• **Written problem A**:
In the forum thread about upgrading to the Canon 5D Mark III, copy the text from "Now is good" to "AcutancePhotography (Jan 22, 2015)" word for word.

• **Excerpted passage**:
# canon 5D mark iii help please upgrading from a 60D or wait for the Mark IV



## Gibbstribe (Jan 22, 2015)

After a little advice please ☺ I am looking at the canon 5D mark iii. Whats your thoughts & opinions is it really worth the leap? (Im upgrading from a 60D) Also with the mark IV being rumored to he released later this year would I be better off waiting a little longer for the price to come down? Or do you owners of a mark iii love the camera? ☺ I'm skeptical due to horror stories I've heard of them spending more time in repairs then being used... 

If it's any help I'm. Using these lenses and would like to get most out of them. I'm mainly taking photos of kids & birth photography 

Canon 50mm 1.4
Canon 24-70 f2.8L ii
Tamron 70-200 f2.8 VC 

Occasionally but rarely I use tamron 18-200


----------



## Random Orbits (Jan 22, 2015)

Now is good time to get the 5DIII, with prices below 2200. There is big difference in IQ between the 60D and the 5DIII and you have the lenses to take advantage of FF. What it comes down to is price. I'd rather get a 5DIII now for 2200 or less rather than buying a 5DIV, which is probably be 3500+. You could always upgrade without too much of a loss as the price of the 5DIV will fall more in the first year than the 5DIII.


----------



## AcutancePhotography (Jan 22, 2015)

Do you think the 5D3 will give you what you are looking for? If so, buy it if you can afford it. 
If you think the 5D3 will not give you what you are looking for then don't buy it.

What do you think the mythical 5D4 will give you that the 5D3 can't? And is that difference worth the price and time difference?

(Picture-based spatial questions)
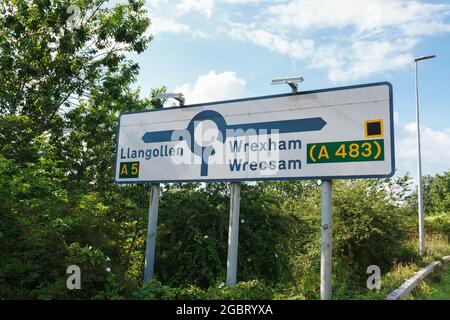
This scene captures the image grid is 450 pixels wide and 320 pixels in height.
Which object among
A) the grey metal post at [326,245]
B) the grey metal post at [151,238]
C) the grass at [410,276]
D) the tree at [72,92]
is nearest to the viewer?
the grey metal post at [326,245]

• **Written problem B**:
Repeat every line of the picture-based spatial records above verbatim, leaving out the pictures.

• **Exercise response A**:
Now is good time to get the 5DIII, with prices below 2200. There is big difference in IQ between the 60D and the 5DIII and you have the lenses to take advantage of FF. What it comes down to is price. I'd rather get a 5DIII now for 2200 or less rather than buying a 5DIV, which is probably be 3500+. You could always upgrade without too much of a loss as the price of the 5DIV will fall more in the first year than the 5DIII.


----------



## AcutancePhotography (Jan 22, 2015)

• **Exercise response B**:
This scene captures the image grid is 450 pixels wide and 320 pixels in height.
Which object among
A) the grey metal post at [326,245]
B) the grey metal post at [151,238]
C) the grass at [410,276]
D) the tree at [72,92]
is nearest to the viewer?
the grey metal post at [326,245]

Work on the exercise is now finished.